The next few sections explain the standard process for successfully integrating form-based
authentication into a search search collection so that the resource that it is associated with
can be crawled successfully. The following is a summary of those steps:
- Install any necessary extension for logging HTTP transactions in your favorite browser,
enable logging/recording, and authenticate to the remote resource that you want to crawl.
See Capturing HTTP Transactions for more information.
- Examine the record of HTTP transactions between your browser and the remote resource to
identify the final form that was submitted in order to authenticate to the resource that you
want to crawl. Identify the parameters that were submitted to that form.
- In the Watson Explorer Engine administration tool, add the conditional setting for
Form-Based Authentication to the search collection that is associated with the remote
resource that requires form-based authentication. See Adding Form-Based Authentication Support for more information.
- Configure that conditional setting and save your configuration information. See Configuring Form-Based Authentication for more information.
- Begin crawling the remote resource. If the crawl of that resource begins successfully
(i.e., retrieves pages that could only be accessed after successful authentication), you do
not need to make any further changes to the crawler condition. Otherwise, proceed to the
next step.
- Collect debugging information for an attempted crawl of the specified resource.

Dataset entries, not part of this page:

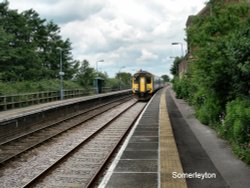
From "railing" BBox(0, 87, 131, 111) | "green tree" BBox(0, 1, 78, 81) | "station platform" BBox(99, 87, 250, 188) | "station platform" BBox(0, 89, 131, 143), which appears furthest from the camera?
"green tree" BBox(0, 1, 78, 81)

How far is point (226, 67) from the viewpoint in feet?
52.0

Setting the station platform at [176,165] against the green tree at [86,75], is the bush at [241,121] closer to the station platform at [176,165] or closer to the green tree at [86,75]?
the station platform at [176,165]

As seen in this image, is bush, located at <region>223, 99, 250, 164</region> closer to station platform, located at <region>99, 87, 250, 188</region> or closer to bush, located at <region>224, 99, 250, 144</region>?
bush, located at <region>224, 99, 250, 144</region>

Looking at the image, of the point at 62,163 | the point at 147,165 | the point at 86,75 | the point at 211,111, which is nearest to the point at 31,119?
the point at 211,111

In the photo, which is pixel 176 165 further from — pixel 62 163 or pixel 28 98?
pixel 28 98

See Enabling HTTP Debugging for more information.
- Purge all data from the collection. Start a crawl of the
remote resource to determine if you have handled all of the forms that are required to
authenticate to that resource.
- Analyze the debugging log on the DE server, identifying the first form that it encounters
which is not handled by your existing form handler, and add an appropriate form-handler for
that form. See Enabling HTTP Debugging for more
information.
- Close the form element, save the updated crawler condition, and retry crawling the
associated resource. If the crawl proceeds past the authentication form, proceed to step
10. Otherwise, return to step
7.
- Disable any temporary configuration changes that you made to facilitate
debugging. See Restoring a Production Configuration for more
information.